8月1日までに伝えられたところによると、アメリカの首都ワシントンにあるリンカーン記念堂の「リフレクティング・プール(反射池)」の改修工事をめぐり、器物損壊の疑いで起訴されていた元オリンピック選手に対する起訴が取り下げられたことがわかった。改修直後に発生した塗装剥がれの原因が、本人の行為ではなく施工不良にあったと判明したためで、著名な国家的モニュメントをめぐる異例の展開として注目されている。

30秒でわかるポイント

  • リンカーン記念堂の反射池で、改修完了後まもなく青い塗装の剥がれが確認された
  • 米検察は7月31日、器物損壊罪に問われていた元オリンピック選手への起訴を取り下げた
  • 検察は損傷の原因を「請負業者による不適切な施工」と説明した

何が起きたのか

ワシントンD.C.にあるリンカーン記念堂は、アメリカを代表する国家的なモニュメントの一つ。

その前に広がる反射池は改修工事が行われたばかりだったが、完了後まもなく青い塗装が剥がれていることが確認された。

この損傷をめぐり、ある元オリンピック選手が器物損壊罪に問われる事態となっていた。

起訴取り下げの経緯

米検察は7月31日、この元オリンピック選手に対する起訴を取り下げたことを明らかにした。

裁判所に提出された文書の中で検察は、反射池の損傷について「請負業者による不適切な施工の結果」とみられると説明している。

つまり、当初は個人の行為によって器物損壊が起きたとされていたが、実際には改修工事そのものの施工不良が原因だった可能性が高いという見解が示された形だ。

今後の焦点

現時点で公表されている情報からは、施工を担当した請負業者の詳細や、今後の責任の所在について具体的な言及はない。

反射池の修繕や再改修が今後どのように行われるのかについても、現時点では明らかになっていない。

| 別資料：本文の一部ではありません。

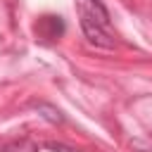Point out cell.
<instances>
[{
	"mask_svg": "<svg viewBox=\"0 0 152 152\" xmlns=\"http://www.w3.org/2000/svg\"><path fill=\"white\" fill-rule=\"evenodd\" d=\"M33 109L50 124H64V114L52 104V102H33Z\"/></svg>",
	"mask_w": 152,
	"mask_h": 152,
	"instance_id": "3957f363",
	"label": "cell"
},
{
	"mask_svg": "<svg viewBox=\"0 0 152 152\" xmlns=\"http://www.w3.org/2000/svg\"><path fill=\"white\" fill-rule=\"evenodd\" d=\"M64 31H66V24L59 14H48V17H40L36 21V33L43 40H57Z\"/></svg>",
	"mask_w": 152,
	"mask_h": 152,
	"instance_id": "7a4b0ae2",
	"label": "cell"
},
{
	"mask_svg": "<svg viewBox=\"0 0 152 152\" xmlns=\"http://www.w3.org/2000/svg\"><path fill=\"white\" fill-rule=\"evenodd\" d=\"M2 152H38V145L28 138H17L2 145Z\"/></svg>",
	"mask_w": 152,
	"mask_h": 152,
	"instance_id": "277c9868",
	"label": "cell"
},
{
	"mask_svg": "<svg viewBox=\"0 0 152 152\" xmlns=\"http://www.w3.org/2000/svg\"><path fill=\"white\" fill-rule=\"evenodd\" d=\"M78 17H81V31L95 48H114L112 36V17L104 5V0H81L78 2Z\"/></svg>",
	"mask_w": 152,
	"mask_h": 152,
	"instance_id": "6da1fadb",
	"label": "cell"
},
{
	"mask_svg": "<svg viewBox=\"0 0 152 152\" xmlns=\"http://www.w3.org/2000/svg\"><path fill=\"white\" fill-rule=\"evenodd\" d=\"M48 147L55 150V152H74V150H69V147H64V145H57V142H48Z\"/></svg>",
	"mask_w": 152,
	"mask_h": 152,
	"instance_id": "5b68a950",
	"label": "cell"
}]
</instances>
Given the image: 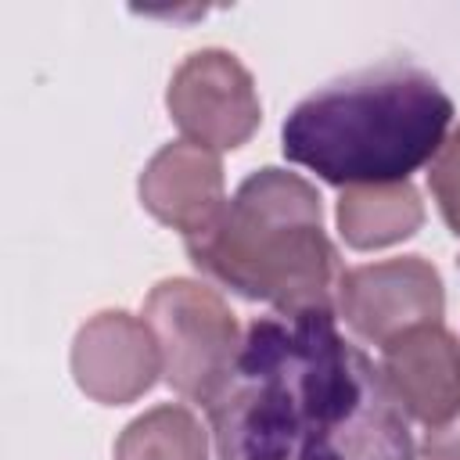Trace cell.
Here are the masks:
<instances>
[{
    "instance_id": "1",
    "label": "cell",
    "mask_w": 460,
    "mask_h": 460,
    "mask_svg": "<svg viewBox=\"0 0 460 460\" xmlns=\"http://www.w3.org/2000/svg\"><path fill=\"white\" fill-rule=\"evenodd\" d=\"M205 410L216 460H417L410 417L334 309L255 316Z\"/></svg>"
},
{
    "instance_id": "2",
    "label": "cell",
    "mask_w": 460,
    "mask_h": 460,
    "mask_svg": "<svg viewBox=\"0 0 460 460\" xmlns=\"http://www.w3.org/2000/svg\"><path fill=\"white\" fill-rule=\"evenodd\" d=\"M449 122L453 101L431 72L385 61L302 97L280 126V151L341 190L399 183L438 155Z\"/></svg>"
},
{
    "instance_id": "3",
    "label": "cell",
    "mask_w": 460,
    "mask_h": 460,
    "mask_svg": "<svg viewBox=\"0 0 460 460\" xmlns=\"http://www.w3.org/2000/svg\"><path fill=\"white\" fill-rule=\"evenodd\" d=\"M194 270L273 313L334 309L341 255L323 230L320 190L288 169L262 165L241 180L223 216L183 241Z\"/></svg>"
},
{
    "instance_id": "4",
    "label": "cell",
    "mask_w": 460,
    "mask_h": 460,
    "mask_svg": "<svg viewBox=\"0 0 460 460\" xmlns=\"http://www.w3.org/2000/svg\"><path fill=\"white\" fill-rule=\"evenodd\" d=\"M140 316L158 341L165 385L187 402L208 406L226 385L244 341L226 298L201 280L169 277L147 291Z\"/></svg>"
},
{
    "instance_id": "5",
    "label": "cell",
    "mask_w": 460,
    "mask_h": 460,
    "mask_svg": "<svg viewBox=\"0 0 460 460\" xmlns=\"http://www.w3.org/2000/svg\"><path fill=\"white\" fill-rule=\"evenodd\" d=\"M165 108L183 140L216 155L248 144L262 122L252 72L223 47H201L176 65L165 86Z\"/></svg>"
},
{
    "instance_id": "6",
    "label": "cell",
    "mask_w": 460,
    "mask_h": 460,
    "mask_svg": "<svg viewBox=\"0 0 460 460\" xmlns=\"http://www.w3.org/2000/svg\"><path fill=\"white\" fill-rule=\"evenodd\" d=\"M334 313L359 341L385 349L413 327L442 323L446 288L424 255L363 262L341 273Z\"/></svg>"
},
{
    "instance_id": "7",
    "label": "cell",
    "mask_w": 460,
    "mask_h": 460,
    "mask_svg": "<svg viewBox=\"0 0 460 460\" xmlns=\"http://www.w3.org/2000/svg\"><path fill=\"white\" fill-rule=\"evenodd\" d=\"M162 374V352L144 323L126 309L93 313L72 341V377L79 392L101 406L137 402L155 388Z\"/></svg>"
},
{
    "instance_id": "8",
    "label": "cell",
    "mask_w": 460,
    "mask_h": 460,
    "mask_svg": "<svg viewBox=\"0 0 460 460\" xmlns=\"http://www.w3.org/2000/svg\"><path fill=\"white\" fill-rule=\"evenodd\" d=\"M140 205L162 223L187 237L208 230L223 208H226V176L216 151L190 144V140H169L162 144L140 180H137Z\"/></svg>"
},
{
    "instance_id": "9",
    "label": "cell",
    "mask_w": 460,
    "mask_h": 460,
    "mask_svg": "<svg viewBox=\"0 0 460 460\" xmlns=\"http://www.w3.org/2000/svg\"><path fill=\"white\" fill-rule=\"evenodd\" d=\"M381 377L402 413L424 428L460 413V338L442 323H424L381 349Z\"/></svg>"
},
{
    "instance_id": "10",
    "label": "cell",
    "mask_w": 460,
    "mask_h": 460,
    "mask_svg": "<svg viewBox=\"0 0 460 460\" xmlns=\"http://www.w3.org/2000/svg\"><path fill=\"white\" fill-rule=\"evenodd\" d=\"M338 234L356 252H374L413 237L424 226V201L410 180L359 183L338 194Z\"/></svg>"
},
{
    "instance_id": "11",
    "label": "cell",
    "mask_w": 460,
    "mask_h": 460,
    "mask_svg": "<svg viewBox=\"0 0 460 460\" xmlns=\"http://www.w3.org/2000/svg\"><path fill=\"white\" fill-rule=\"evenodd\" d=\"M115 460H208V428L190 406L162 402L122 428Z\"/></svg>"
},
{
    "instance_id": "12",
    "label": "cell",
    "mask_w": 460,
    "mask_h": 460,
    "mask_svg": "<svg viewBox=\"0 0 460 460\" xmlns=\"http://www.w3.org/2000/svg\"><path fill=\"white\" fill-rule=\"evenodd\" d=\"M428 190H431L446 226L460 237V126L449 129L438 155L428 162Z\"/></svg>"
},
{
    "instance_id": "13",
    "label": "cell",
    "mask_w": 460,
    "mask_h": 460,
    "mask_svg": "<svg viewBox=\"0 0 460 460\" xmlns=\"http://www.w3.org/2000/svg\"><path fill=\"white\" fill-rule=\"evenodd\" d=\"M420 456L424 460H460V413L449 417L446 424H435L424 431Z\"/></svg>"
},
{
    "instance_id": "14",
    "label": "cell",
    "mask_w": 460,
    "mask_h": 460,
    "mask_svg": "<svg viewBox=\"0 0 460 460\" xmlns=\"http://www.w3.org/2000/svg\"><path fill=\"white\" fill-rule=\"evenodd\" d=\"M456 262H460V259H456Z\"/></svg>"
}]
</instances>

国家的なモニュメントの維持管理をめぐる工事の品質管理体制が、改めて注目される可能性がある。

まとめ

リンカーン記念堂の反射池で起きた塗装剥がれ問題は、当初は個人の器物損壊行為が疑われていたが、米検察の調査により施工業者側の不適切な工事が原因である可能性が高いことが明らかになった。この結果を受け、7月31日に元オリンピック選手への起訴は取り下げられている。国家的な記念施設の改修工事における品質管理のあり方について、今後どのような対応が取られるか注目される。